Ever since I’ve known of their existence, I have watched the Oscars every single year, save one. We’re talking decades of Oscar watching. (Why I missed the Oscars that one year is a post in and of itself, but let’s just say there was a pretty girl involved.) I love the Oscars. The era of Billy Crystal hosting the Oscars was a tenet of my childhood. I remember my favorite winners and their speeches and often, yes, what they wore. The Oscars are my Super Bowl. Usually, I throw a fancy little Oscar party, where everyone gets all gussied up, and we drink a lot of champagne and do a lot of celebrating. Sometimes I even roll out a cheap little “red carpet.”
Like everyone else with a sliver of social awareness, I am also very, very tired of the straight white male Hollywood boys club. It’s extremely frustrating every time the nominees are announced, and – once again – people of color and women are not recognized for their cinematic contributions in Hollywood. The #OscarsSoWhite controversy primarily focuses on the acting categories, with some scrutiny of the nominated directors. The sea of white faces (and male, for directors), is tiresome at best, and at worst, it’s a sad reflection of the pervasive racism and sexism that persists in the world’s most dominant creator of cinematic entertainment.

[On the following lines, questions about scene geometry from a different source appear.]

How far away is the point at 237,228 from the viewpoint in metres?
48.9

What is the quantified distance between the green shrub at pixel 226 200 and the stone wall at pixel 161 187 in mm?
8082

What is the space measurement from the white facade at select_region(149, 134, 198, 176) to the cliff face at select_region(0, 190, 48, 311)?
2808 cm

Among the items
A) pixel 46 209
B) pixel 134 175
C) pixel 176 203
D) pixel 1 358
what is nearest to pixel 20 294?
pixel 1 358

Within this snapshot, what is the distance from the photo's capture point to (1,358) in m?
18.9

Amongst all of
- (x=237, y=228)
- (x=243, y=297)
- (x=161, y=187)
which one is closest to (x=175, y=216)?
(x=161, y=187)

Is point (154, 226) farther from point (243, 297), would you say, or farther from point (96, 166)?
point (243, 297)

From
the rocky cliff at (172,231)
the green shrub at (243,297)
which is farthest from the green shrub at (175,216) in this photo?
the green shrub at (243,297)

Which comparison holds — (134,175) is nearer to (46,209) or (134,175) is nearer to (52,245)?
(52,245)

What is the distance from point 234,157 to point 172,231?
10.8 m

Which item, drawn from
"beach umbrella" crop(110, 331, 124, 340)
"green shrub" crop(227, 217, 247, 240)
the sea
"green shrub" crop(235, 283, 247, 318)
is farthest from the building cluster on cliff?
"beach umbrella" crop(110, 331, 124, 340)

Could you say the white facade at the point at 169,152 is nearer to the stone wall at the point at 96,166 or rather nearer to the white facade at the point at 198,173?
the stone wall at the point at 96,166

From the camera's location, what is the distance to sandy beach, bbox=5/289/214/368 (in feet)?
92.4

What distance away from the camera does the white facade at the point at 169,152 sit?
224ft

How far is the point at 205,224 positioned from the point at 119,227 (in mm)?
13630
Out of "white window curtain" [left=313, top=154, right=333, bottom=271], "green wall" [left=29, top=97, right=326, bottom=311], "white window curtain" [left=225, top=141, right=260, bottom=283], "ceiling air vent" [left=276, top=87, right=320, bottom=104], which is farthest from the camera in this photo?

As an actress, I am thrilled whenever I see something different in those categories. “Something different” includes anything other than beautiful, twenty-something white gals. Which isn’t to say that those ladies don’t deserve their spot at the table. It’s to say that the hyper-focus on youth and Hollywood beauty* excludes and invalidates the experiences and stories of older women, women of color, women who aren’t thin or who don’t meet a highly inflated standard of what qualifies as attractive/sexy. Start looking at the women nominated vs. the men. Start paying attention, and you won’t be able to stop.
As a writer, I pay special attention to the Original and Adapted Screenplay nominations, and if a woman or person of color is on either of those lists, it’s like goddamn Christmas. This year, the only women nominated for Original Screenplay are part of writing teams – a phenomenon so common, if you only used the Oscars as a barometer, you’d think women are incapable of writing scripts without the help of a man. In the Adapted category, women fare slightly better, with Phyllis Nagy nominated for Carol, her adaptation of a Patricia Highsmith novel (The Price of Salt) and Emma Donoghue for her adaptation of her own novel, Room.
This brings us to directors. I’m the most tired of sharing these stats (So. Depressing.) but since it’s important to know, here you go:
- 88 years of Oscar
- 4 women nominated for Best Director
- 1 woman has won (Kathryn Bigelow in 2010 for The Hurt Locker)
If inclusive nominations among the writers is like Christmas, when women** show up among the Best Director nominees, it’s f*cking Christmakwanzakah.
The sexism and racism of Hollywood is not a problem that begins and ends with the Oscars. It is inherent and systemic, and needs to be tackled in many different ways from many different arenas if we are to affect real change.
Since the 2016 Oscar nominations were announced, and declarations of boycotting began to surface, I’ve discussed these issues with many admired and trusted people in my life, both within the industry and without. In the end, I’ve decided to go ahead and watch the Oscars. Because I am a writer and an actor, I believe there is more tangible work I can do from the ground up, to ensure that more and more unique voices and stories are heard and recognized. Through the stories I write, the characters I play, and the films I hope to one day produce, I will help make the seats at those coveted tables more far-reaching, inclusive, and welcoming.
That being said, I’m not having a party this year. I’m watching the awards with two friends and my 15-month-old daughter. We aren’t getting dressed up, and we aren’t drinking champagne. The super fab soirée that is E’s Oscar Party is shut down until further notice. I’m going to watch the Oscars, but I’m not going to celebrate them. I won’t celebrate them again until there is truly something to celebrate.
*yes, this is different from Real World Beauty
**I looked for stats on PoC nominated for/winners of Best Director. All I could find were stats that either strictly addressed black nominees (there have only been three), or “foreign born” nominees/winners, many of whom are white. If anyone knows where to find stats on PoC nominated/awarded the Best Director Oscar, I’d love to see them.